MI-DPLA / combine

Combine /kämˌbīn/ - Metadata Aggregator Platform
MIT License
26 stars 11 forks source link

Job lineage can be prohibitively slow #308

Closed ghukill closed 6 years ago

ghukill commented 6 years ago

Methods in question:

This is very noticeable when viewing Jobs table with all Jobs, or attempting to retrieve the lineage for a Job while the system is working hard.

ghukill commented 6 years ago

Traced back to why slower when Mongo I/O is high, checking for validation results for each Job, which pings Mongo's Record collection. From Job.get_lineage():

# get validation results for self  #
validation_results = self.validation_results()

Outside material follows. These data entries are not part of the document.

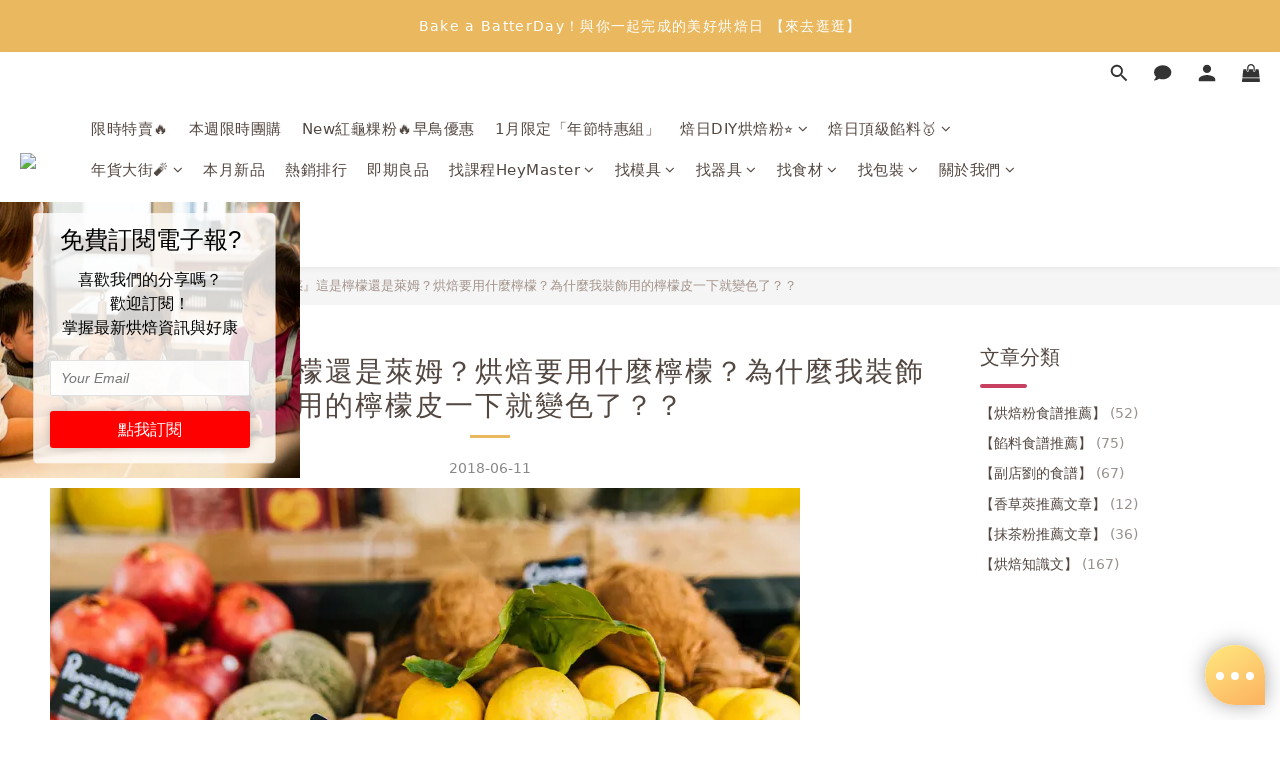

--- FILE ---
content_type: application/javascript
request_url: https://prism.app-us1.com/?a=91447164&u=https%3A%2F%2Fwww.heybaker.com%2Fblog%2Fposts%2Flemon-knowledge
body_size: 116
content:
window.visitorGlobalObject=window.visitorGlobalObject||window.prismGlobalObject;window.visitorGlobalObject.setVisitorId('b106fce0-6484-4501-8e26-088542c06c56', '91447164');window.visitorGlobalObject.setWhitelistedServices('', '91447164');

Which is solely to determine if the Job is valid or not, to colorize the edges of the node. Is there another way to determine this? How does Jobs DT table infer validity for a Job?

ghukill commented 6 years ago

Even Jobs DT table uses the method validation_results() when looping through Jobs.

If not the only cause of the lineage slowdown, it certainly contributes. And, appears to be run twice each time a Record Group page is shown, for lineage and Jobs DT table.

Would probably make sense to save this calculation to Job.job_details at the tail end of a Job running, and then update if validations run or removed.

ghukill commented 6 years ago

Fixed. Storing validation results to validation_results, and detailed record count to detailed_record_count in Job.job_details.